Either way, it should be fixed.

I think maybe it's not really broken.

In case anyone is not familiar with the issue, a request for http://example.com/tests/mptest?view=form currently gives a tuple that looks something like this:

That's not true. That's what you might see in your client browser, but (usually) it only asks for /tests/mptest?view=form, regardless of the name it used to find the server. It may use the Host: header to negotiate the right virtual host, but the Host: header is not part of the string that parsed_uri is actually parsing.

(None, None, None, None, None, None, '/tests/mptest', 'view=form', None)

which is not what we expect. This is what the mod_python docs have to say:

parsed_uri
Tuple. The URI broken down into pieces. (scheme, hostinfo, user, password, hostname, port, path, query, fragment). The apache module defines a set of URI_* constants that should be used to access elements of this tuple. Example:

fname = req.parsed_uri[apache.URI_PATH]

    (Read-Only)

This is all correct.
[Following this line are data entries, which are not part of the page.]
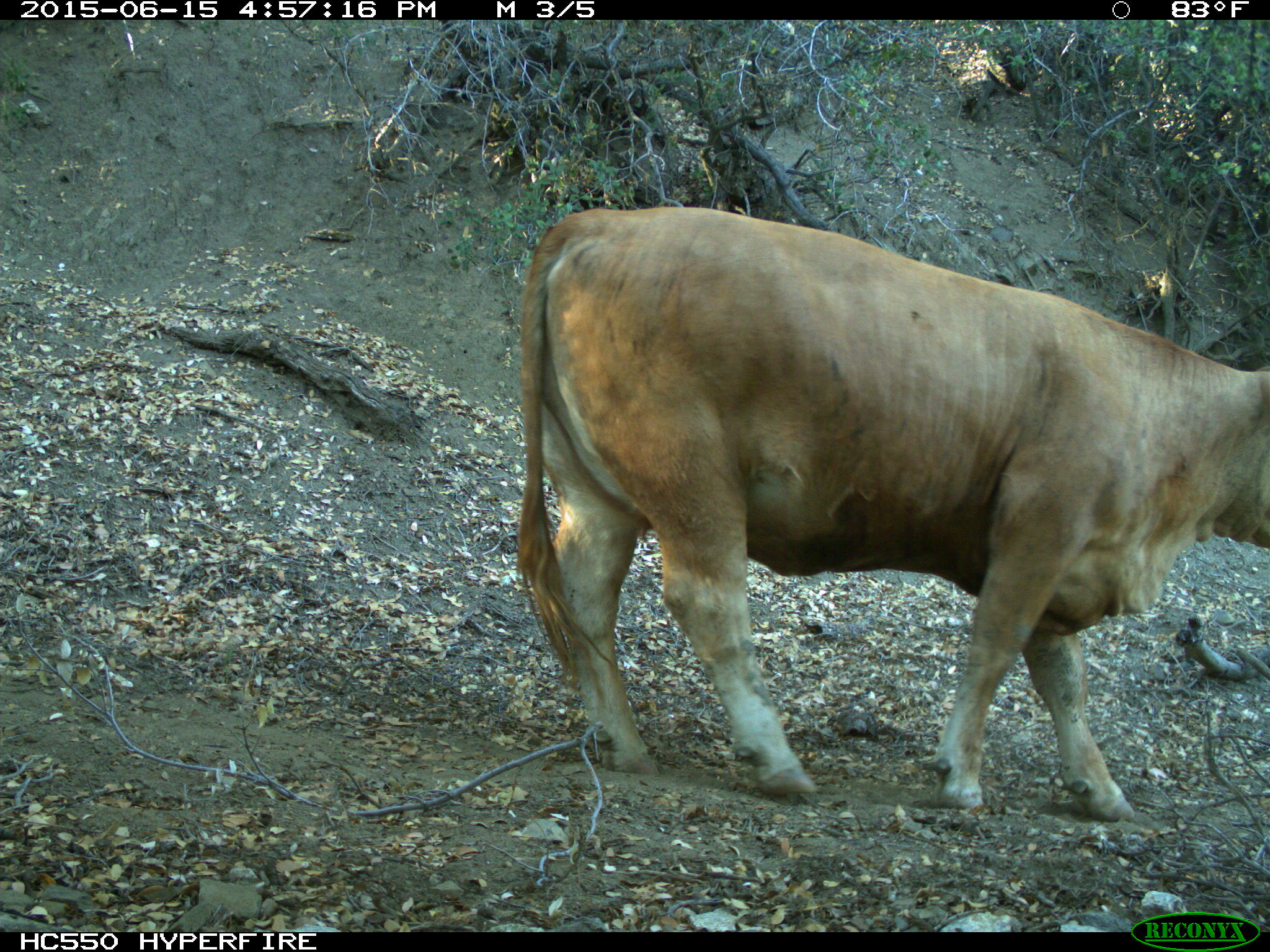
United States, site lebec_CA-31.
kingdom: Animalia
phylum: Chordata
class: Mammalia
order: Artiodactyla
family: Bovidae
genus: Bos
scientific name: Bos taurus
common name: domestic cow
Bos taurus (domestic cow).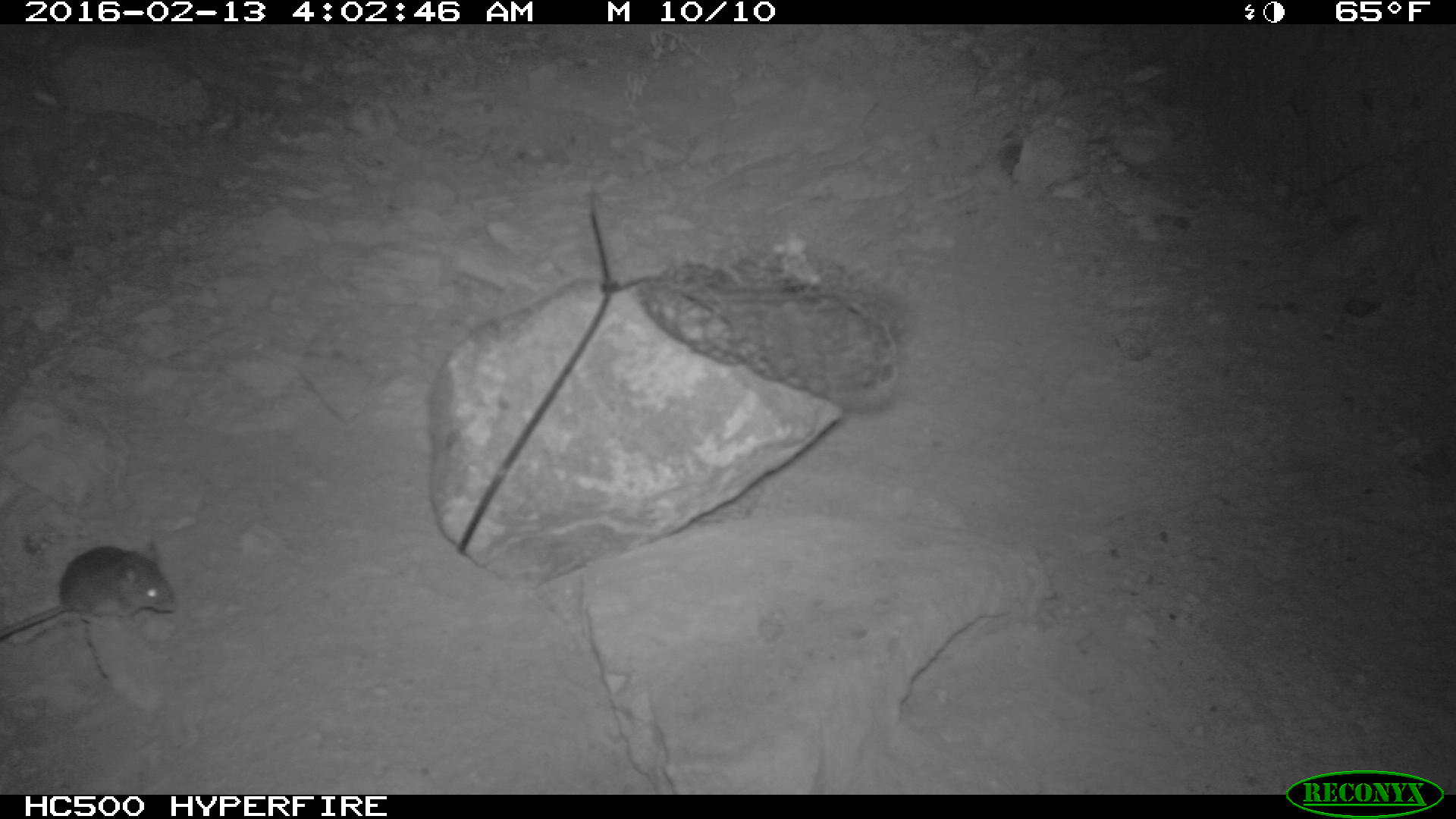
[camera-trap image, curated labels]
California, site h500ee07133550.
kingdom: Animalia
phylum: Chordata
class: Mammalia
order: Rodentia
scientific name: Rodentia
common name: rodent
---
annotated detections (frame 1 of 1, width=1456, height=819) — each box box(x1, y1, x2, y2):
rodent: box(0, 536, 177, 642)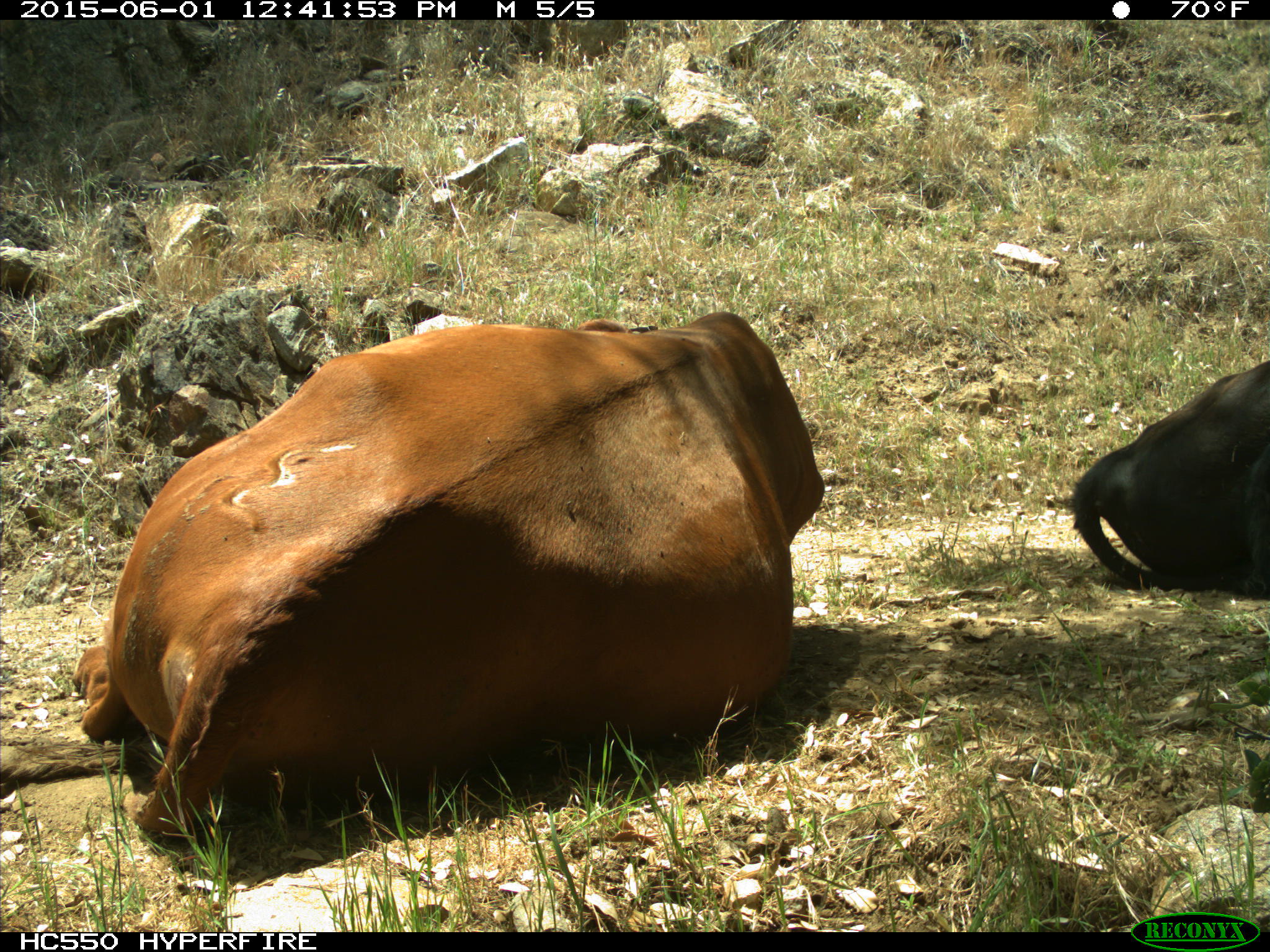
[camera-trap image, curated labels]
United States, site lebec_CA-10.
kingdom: Animalia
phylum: Chordata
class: Mammalia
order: Artiodactyla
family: Bovidae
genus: Bos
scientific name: Bos taurus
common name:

I think the problem is that developers are hoping to use parsed_uri in a use case for which it is inappropriate. Those values are populated *if present* in the supplied request URI, but the only *minimal* requirement would be a "/" for the path.

If you want to know what resource the client *really* requested (and inquiring minds do), you *must not* attempt to rewrite or repopulate this.